Arts & Crafts Houses Part I: Construction and Design
Designers, contractors and architects almost eliminated interior hallways in the floor plans of Arts & Crafts houses. This design change effectively reduced overall expensive floor space, while maintaining ‘living’ space.
A typical Bungalow floor plan c 1912. Note the door opening directly to the Living Room; the almost total lack of hallway space, the colonnade between Living and Dining rooms and the built-in closets and built-in furniture. All of these features were new innovations in the Arts & Crafts homes.
Colonnades – the arches between rooms that were usually defined by pairs of columns – were cleverly used by designers to visually join spaces, in order to make rooms appear larger than they were.
The inclusion of built-in furniture and closets made the houses affordable for new buyers, who had little furniture of their own to bring from rented accommodation. Built-in closets replaced the moveable wardrobes of Victorian times, and built-in bookcases, china cabinets, window seats and sideboards meant that few new items of furniture needed to be purchased for the new Bungalow house.
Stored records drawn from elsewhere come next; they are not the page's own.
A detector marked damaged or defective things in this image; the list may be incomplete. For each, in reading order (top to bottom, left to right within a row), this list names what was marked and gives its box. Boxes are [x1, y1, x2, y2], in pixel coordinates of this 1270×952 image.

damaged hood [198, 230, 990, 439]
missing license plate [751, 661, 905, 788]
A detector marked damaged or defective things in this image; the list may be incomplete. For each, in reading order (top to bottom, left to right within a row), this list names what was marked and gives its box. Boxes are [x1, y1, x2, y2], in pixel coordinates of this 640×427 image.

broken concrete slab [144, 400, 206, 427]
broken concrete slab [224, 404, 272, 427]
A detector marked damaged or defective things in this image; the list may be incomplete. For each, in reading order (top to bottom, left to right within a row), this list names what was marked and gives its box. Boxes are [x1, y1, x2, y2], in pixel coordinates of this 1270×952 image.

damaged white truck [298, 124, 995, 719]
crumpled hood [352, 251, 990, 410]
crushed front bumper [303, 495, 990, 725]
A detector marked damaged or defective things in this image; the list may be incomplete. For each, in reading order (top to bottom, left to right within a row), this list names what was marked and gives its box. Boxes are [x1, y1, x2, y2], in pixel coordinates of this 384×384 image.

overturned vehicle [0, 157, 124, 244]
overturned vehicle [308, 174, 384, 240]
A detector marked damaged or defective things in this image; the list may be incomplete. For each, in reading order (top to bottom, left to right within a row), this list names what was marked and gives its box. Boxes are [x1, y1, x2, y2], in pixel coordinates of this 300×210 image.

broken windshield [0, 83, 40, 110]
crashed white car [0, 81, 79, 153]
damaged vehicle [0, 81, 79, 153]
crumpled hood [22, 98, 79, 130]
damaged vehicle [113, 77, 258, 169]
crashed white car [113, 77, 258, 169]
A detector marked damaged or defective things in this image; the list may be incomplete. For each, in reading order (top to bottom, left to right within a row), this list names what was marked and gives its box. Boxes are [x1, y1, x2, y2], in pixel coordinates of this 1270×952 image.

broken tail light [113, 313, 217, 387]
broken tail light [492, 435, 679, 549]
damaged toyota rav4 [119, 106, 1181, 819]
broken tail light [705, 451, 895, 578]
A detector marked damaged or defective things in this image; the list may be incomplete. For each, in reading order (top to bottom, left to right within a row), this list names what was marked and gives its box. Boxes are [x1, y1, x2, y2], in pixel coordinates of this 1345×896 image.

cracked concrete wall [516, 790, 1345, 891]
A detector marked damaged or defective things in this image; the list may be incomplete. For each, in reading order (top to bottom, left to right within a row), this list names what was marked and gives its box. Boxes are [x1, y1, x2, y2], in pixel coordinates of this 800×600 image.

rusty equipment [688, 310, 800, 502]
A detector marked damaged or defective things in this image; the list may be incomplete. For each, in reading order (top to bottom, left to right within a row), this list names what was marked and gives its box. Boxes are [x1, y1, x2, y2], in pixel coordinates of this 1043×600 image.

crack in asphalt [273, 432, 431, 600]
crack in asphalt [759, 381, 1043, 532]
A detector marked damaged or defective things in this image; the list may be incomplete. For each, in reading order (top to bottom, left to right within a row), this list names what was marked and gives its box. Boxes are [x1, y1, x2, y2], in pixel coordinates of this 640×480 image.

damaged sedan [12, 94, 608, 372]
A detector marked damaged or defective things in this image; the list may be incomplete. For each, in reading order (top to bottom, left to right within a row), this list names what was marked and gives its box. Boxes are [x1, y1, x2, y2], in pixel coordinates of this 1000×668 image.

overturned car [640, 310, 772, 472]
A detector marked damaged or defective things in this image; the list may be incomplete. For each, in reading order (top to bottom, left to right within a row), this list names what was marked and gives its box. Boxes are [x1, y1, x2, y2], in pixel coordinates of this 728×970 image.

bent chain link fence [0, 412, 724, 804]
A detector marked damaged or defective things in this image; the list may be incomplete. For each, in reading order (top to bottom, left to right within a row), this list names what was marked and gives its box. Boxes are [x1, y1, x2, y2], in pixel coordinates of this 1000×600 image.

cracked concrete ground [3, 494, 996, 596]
The exteriors of Bungalows and other Arts & Crafts-style homes were constructed with cost-effective siding materials. Wooden shingles for exterior cladding were cheaper than milled siding in those days, and installing plate glass windows was cheaper than building a framed wall.

Wood shingled exterior, brick porch piers and a heavily timbered front porch gable all are hallmarks of a Bungalow style home
Bricks, not tiles, were frequently used for fireplace facings, and the bricks used for exterior chimneys and porch piers often included ‘clinker’ bricks, the rustic, attractively misshapen bricks that, in Victorian times, had been rejected as defective at the brickyards. The Arts & Crafts designers, being admirers of ‘natural’ building materials, thought clinker bricks were suitably rustic, and worked them into the overall design of the Arts & Crafts home.

River rocks or ‘cobbles’ were used to build this home. The porch piers, foundation walls and chimney are all built of river rocks. The stucco is a later addition.
Other material choices for exterior chimneys and porch piers included river rock or ‘cobbles’ and stucco. Stucco was sometimes used in Bungalow houses, but it was usually used in gables, and in a type called ‘rough-cast’, which was left in its natural grey colour.